▶ [Excerpt provided]

## Begin

1

DB design 1: There is 1 table


     Create Table (id int primary key, name varchar(20), description varchar(10000));

DB design 2: There are 2 tables


       Create Table1 (id int primary key, name varchar(20));
       Create Table2 (id int primary key, description varchar(10000));

Note: each id must have a description associated with it. We don't query the description so often like name.

In the design 1, 1 simple query can get name & description, no need join but what if we have 1 million records, then will it be slow?

In the design 2, we need join so the database needs some searching & matching id --> this could be slow, but we don't query description often so it will be slow for sometime not all time.

So what is the better design in this scenario?

Kiti
  • 543
  • 7
  • 18
  • This is not answerable. The only way to find out is to measure performance using _your_ dataset and access patterns. The answer will depend a lot on many factors such as I/O bandwidth, processor speed, memory, disk speed, etc. You haven't even said which database you will be using, and there is no one invariant answer to this question. – Jim Garrison Sep 07 '13 at 03:15
  • That doesn't change the fact that my answer for my data and access pattern will likely be different from yours. You are going to have to try both out with real-world (_your_ real-world) data to decide. Nobody here can tell you which is better. – Jim Garrison Sep 07 '13 at 03:39

2 Answers2

2

That's called vertical partitioning or "row splitting" and is no silver bullet (nothing is). You are not getting "better performance" you are just getting "different performance". Whether one set of performance characteristics is better than the other is a matter of engineering tradeoff and varies from one case to another.

In your case, 1 million rows will fit comfortably into DBMS cache on today's hardware, producing excellent performance. So unless some of the other reasons apply, keep it simple, in a single table.

## End

▶ [Excerpted data]
## Begin

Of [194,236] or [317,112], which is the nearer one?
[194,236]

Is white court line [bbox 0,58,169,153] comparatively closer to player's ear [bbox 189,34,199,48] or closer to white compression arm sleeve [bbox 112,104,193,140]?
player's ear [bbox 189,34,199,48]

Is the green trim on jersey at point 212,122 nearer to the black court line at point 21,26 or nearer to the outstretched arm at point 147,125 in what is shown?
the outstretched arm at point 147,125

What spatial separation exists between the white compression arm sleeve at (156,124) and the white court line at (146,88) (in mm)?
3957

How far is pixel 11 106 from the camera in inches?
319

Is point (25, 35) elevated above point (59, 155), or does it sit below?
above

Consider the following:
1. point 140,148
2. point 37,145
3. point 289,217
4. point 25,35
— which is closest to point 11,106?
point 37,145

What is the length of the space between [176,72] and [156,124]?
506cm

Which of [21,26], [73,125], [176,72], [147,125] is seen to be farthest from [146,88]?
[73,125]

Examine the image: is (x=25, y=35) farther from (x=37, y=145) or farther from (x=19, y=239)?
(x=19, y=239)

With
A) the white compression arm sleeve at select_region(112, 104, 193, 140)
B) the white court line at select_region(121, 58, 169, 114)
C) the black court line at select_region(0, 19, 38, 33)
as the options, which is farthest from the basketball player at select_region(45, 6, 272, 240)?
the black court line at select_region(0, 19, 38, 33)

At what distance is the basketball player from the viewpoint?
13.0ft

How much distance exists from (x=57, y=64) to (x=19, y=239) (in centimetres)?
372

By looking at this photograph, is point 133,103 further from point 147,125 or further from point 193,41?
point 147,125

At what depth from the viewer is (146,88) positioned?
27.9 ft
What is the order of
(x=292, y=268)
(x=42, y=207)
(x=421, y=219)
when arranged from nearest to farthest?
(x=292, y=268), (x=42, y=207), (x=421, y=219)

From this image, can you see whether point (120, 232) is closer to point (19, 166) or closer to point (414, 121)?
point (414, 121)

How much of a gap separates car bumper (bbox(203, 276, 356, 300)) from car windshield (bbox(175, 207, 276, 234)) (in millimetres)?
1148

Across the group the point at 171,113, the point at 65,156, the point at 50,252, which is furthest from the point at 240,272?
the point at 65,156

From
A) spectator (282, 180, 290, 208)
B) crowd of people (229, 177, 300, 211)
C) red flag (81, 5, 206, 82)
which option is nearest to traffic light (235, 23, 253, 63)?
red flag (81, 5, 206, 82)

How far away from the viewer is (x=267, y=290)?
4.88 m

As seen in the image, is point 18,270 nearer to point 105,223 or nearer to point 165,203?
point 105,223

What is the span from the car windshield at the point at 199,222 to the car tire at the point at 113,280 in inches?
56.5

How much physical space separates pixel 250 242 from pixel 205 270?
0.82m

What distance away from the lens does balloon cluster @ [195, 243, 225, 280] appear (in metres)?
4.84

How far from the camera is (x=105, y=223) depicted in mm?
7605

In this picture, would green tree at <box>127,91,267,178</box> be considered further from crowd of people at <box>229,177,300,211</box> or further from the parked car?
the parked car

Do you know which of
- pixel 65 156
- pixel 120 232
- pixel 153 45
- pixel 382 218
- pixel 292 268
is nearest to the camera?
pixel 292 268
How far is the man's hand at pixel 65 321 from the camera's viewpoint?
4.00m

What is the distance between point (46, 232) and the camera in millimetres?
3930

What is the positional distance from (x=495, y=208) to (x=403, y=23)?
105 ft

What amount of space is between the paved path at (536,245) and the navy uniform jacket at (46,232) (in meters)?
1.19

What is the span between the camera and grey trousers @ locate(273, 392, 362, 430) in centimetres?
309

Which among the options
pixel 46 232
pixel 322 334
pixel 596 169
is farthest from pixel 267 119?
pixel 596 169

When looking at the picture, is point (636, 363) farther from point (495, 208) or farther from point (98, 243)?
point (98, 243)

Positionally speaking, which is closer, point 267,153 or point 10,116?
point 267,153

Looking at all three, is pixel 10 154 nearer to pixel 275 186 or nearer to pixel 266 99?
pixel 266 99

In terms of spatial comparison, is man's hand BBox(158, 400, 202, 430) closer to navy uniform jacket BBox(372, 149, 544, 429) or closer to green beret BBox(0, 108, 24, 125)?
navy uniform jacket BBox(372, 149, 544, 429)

## End

▶ [Challenges]
1. Summarize the forum thread on table design in two sentences.
2. Duplicate the part of the forum thread on table design starting with "Create Table1 (id" and going on through "it be slow?".
3. Pick up the forum thread on table design from the point where it stops, and continue it.

▶ [Written answers]
1. A question compares keeping a name and a long description in one table with moving the description into a second table, noting that the description is queried less often, and asks which design is better with a million records. A commenter replies that only measuring with one's own data and access patterns can decide, and an answer calls the split vertical partitioning that gives different rather than better performance, recommending a single table since a million rows fit comfortably in the DBMS cache.

2.
Create Table1 (id int primary key, name varchar(20));
       Create Table2 (id int primary key, description varchar(10000));

Note: each id must have a description associated with it. We don't query the description so often like name.

In the design 1, 1 simple query can get name & description, no need join but what if we have 1 million records, then will it be slow?

3.
And if its 1 billion rows (or 1 trillion or whatever number is too large for the memory standards of the day), keep in mind that if you have indexed your data correctly, the performance will remain excellent long after it became bigger than the cache.

Only in the most extreme of cases will you need to vertically partition the table for performance reasons - in which case you'll have to measure in your own environment with your own access patterns, and determine if it brings any performance benefit at all; and is it large enough to make up for the increased JOINing.

Community
  • 1
  • 1
Branko Dimitrijevic
  • 50,809
  • 10
  • 93
  • 167
0

That's over-optimization for 1 million records in my opinion. It's really not that much. You could try to test the actual performance by generating dummy data on about a million rows for a dummy database and query it. You'll see how it performs.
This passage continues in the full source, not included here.